Does the functor $S:\mathbf{Top}\to \mathbf{sSets}$ preserve (homotopy)colimits?

I find the claim about filtered colimits suspect – that question is very subtle (which is why the small object argument in $\mathbf{Top}$ has to be done carefully). Anyway, $S$ preserves coproducts, because the spaces $\Delta^n$ are all connected. Thus, $S$ preserves colimits of diagrams of discrete topological spaces. (In fact, $S$ restricts to an equivalence between discrete topological spaces and discrete simplicial sets.)

However, consider the Sierpiński space $X$, i.e. the space with one open point and one closed point. Take the coequaliser of the two maps $1 \to X$; it is $1$ again, of course. Now, $S(X)_n$ is the set of open subsets of $\Delta^n$, and the coequaliser of the two maps $S(1)_n \to S(X)_n$ simply identifies the element corresponding to $\emptyset$ with the element element corresponding to $\Delta^n$; this, of course, is still an infinite set. So we have the required example of a coequaliser not preserved by $S$.

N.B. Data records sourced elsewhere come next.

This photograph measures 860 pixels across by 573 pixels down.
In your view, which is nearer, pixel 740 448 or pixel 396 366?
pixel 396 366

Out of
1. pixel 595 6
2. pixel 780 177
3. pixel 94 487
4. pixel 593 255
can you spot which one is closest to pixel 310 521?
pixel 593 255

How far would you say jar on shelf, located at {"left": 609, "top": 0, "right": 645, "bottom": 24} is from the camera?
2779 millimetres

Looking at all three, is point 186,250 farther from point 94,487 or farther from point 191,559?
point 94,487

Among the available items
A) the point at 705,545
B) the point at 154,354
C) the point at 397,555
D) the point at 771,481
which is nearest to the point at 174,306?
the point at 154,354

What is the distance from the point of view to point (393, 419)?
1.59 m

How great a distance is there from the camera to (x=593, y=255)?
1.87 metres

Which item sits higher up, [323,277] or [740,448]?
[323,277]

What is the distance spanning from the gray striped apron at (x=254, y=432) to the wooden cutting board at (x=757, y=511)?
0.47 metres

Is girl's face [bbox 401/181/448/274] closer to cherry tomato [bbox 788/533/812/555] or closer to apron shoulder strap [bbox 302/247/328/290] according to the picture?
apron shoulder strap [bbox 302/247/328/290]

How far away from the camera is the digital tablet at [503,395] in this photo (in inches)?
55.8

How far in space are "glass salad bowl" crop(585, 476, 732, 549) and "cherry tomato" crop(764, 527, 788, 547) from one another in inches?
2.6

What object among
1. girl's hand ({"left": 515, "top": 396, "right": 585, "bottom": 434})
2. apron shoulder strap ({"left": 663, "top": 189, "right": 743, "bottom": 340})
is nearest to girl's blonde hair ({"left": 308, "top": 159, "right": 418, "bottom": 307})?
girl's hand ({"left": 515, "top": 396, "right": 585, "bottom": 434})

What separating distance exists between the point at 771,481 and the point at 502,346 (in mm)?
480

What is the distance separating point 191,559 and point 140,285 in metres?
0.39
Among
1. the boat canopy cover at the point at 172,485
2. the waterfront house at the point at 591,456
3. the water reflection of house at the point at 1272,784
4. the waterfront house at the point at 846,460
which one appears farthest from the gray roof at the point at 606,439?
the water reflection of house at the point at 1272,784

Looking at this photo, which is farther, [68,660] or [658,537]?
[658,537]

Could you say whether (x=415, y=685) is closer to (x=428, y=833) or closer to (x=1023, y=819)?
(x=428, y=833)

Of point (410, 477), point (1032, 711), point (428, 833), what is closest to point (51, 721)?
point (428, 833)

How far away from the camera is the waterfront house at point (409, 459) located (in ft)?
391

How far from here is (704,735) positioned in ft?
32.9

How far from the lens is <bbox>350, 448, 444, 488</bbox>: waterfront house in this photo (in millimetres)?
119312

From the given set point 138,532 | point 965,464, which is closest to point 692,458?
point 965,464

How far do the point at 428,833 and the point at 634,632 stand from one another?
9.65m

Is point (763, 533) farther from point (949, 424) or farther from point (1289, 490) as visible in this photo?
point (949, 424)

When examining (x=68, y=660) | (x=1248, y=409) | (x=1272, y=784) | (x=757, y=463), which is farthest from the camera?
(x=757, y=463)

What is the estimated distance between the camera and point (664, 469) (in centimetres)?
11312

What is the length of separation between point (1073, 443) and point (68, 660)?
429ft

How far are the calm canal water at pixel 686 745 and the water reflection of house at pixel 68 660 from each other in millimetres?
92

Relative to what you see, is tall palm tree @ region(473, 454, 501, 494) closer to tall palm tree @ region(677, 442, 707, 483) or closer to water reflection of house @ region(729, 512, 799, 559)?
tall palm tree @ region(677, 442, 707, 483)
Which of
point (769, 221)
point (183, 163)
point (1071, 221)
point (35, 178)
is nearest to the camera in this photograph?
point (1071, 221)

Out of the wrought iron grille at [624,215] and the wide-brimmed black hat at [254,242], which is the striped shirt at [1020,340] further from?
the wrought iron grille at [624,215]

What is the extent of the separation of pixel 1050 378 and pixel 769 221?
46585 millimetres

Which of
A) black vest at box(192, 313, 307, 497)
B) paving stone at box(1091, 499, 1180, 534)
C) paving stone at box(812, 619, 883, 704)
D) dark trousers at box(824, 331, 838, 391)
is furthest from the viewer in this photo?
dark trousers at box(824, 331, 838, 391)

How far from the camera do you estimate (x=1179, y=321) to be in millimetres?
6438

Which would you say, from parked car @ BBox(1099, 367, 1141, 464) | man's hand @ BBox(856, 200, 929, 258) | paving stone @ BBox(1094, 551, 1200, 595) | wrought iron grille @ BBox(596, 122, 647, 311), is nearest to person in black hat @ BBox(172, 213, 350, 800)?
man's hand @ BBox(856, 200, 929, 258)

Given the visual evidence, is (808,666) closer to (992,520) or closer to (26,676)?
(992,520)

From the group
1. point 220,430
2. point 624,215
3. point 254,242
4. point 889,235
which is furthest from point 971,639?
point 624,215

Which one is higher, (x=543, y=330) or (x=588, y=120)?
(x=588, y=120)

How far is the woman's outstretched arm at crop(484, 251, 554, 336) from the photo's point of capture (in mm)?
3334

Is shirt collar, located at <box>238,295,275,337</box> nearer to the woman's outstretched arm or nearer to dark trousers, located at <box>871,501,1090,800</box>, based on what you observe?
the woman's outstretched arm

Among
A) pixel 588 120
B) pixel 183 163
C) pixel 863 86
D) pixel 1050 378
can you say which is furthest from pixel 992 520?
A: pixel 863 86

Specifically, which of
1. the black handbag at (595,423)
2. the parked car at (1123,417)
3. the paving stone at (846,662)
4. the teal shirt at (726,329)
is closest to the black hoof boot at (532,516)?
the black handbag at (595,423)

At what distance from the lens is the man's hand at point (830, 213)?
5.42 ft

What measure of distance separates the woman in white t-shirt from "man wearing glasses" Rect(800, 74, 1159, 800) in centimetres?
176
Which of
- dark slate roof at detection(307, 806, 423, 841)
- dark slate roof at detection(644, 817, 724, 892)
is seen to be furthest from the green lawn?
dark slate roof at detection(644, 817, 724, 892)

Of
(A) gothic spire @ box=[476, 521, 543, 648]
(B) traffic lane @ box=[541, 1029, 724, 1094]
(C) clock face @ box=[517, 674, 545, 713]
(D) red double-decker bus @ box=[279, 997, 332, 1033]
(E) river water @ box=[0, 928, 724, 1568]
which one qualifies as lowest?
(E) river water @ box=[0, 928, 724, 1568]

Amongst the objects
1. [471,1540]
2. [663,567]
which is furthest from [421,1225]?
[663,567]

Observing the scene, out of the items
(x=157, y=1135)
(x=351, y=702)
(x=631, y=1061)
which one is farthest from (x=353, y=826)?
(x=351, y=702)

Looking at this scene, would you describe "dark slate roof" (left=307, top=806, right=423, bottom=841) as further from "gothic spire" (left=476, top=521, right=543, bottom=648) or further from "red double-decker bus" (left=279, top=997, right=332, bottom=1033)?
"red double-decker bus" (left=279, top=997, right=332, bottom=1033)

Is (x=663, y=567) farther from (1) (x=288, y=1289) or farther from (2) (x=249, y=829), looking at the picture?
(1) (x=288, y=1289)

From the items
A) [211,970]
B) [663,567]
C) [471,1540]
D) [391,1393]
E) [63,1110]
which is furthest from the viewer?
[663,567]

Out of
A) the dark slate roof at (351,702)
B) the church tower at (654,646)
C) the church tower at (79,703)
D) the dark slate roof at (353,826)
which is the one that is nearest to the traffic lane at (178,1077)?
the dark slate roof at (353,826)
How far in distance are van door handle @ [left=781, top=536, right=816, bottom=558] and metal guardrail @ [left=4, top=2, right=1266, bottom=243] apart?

Note, $X$ is compactly generated, so not completely pathological! But if you prefer to work in the category of compactly-generated Hausdorff spaces (say), here is another counterexample. Consider two maps $1 \to \Delta^1 \amalg \Delta^1$ whose coequaliser is $\Delta^1$. Suppose, for a contradiction, that $\mathbf{Top}(\Delta^1, -)$ preserves this coequaliser. Then the induced map $\mathbf{Top}(\Delta^1, \Delta^1 \amalg \Delta^1) \to \mathbf{Top}(\Delta^1, \Delta^1)$ must be surjective, but that is false: since $\Delta^1$ is connected, its image in $\Delta^1 \amalg \Delta^1$ must be entirely contained in one of the two copies, so there is no map $\Delta^1 \to \Delta^1 \amalg \Delta^1$ whose composite with the coequaliser map $\Delta^1 \amalg \Delta^1$ is the identity.

As for homotopy colimits: since $S$ is a homotopical equivalence (i.e. preserves weak equivalences and induces an equivalence of homotopy categories), it indeed preserves all homotopy colimits. Here I mean homotopy colimits in the sense of left derived functors.


The first question: This is usually not the case. For example, you can find a counterexample from that the Yoneda functor does not preserve colimits.

Since the colimit in $sSet$ is computed pointwise, one looks for $X_1, X_2, X_0, X_3=X_1\cup_{X_0} X_2$ such that $\hom(\Delta^1, X_i)$ is not a colimit diagram. Let $$X_1=[0,1],\quad X_2=[-1,0],\quad X_0=0,\quad X_3=[-1, 1].$$ Then it is clear that $X_3$ has more paths than paths of $X_1$ plus paths of $X_2$.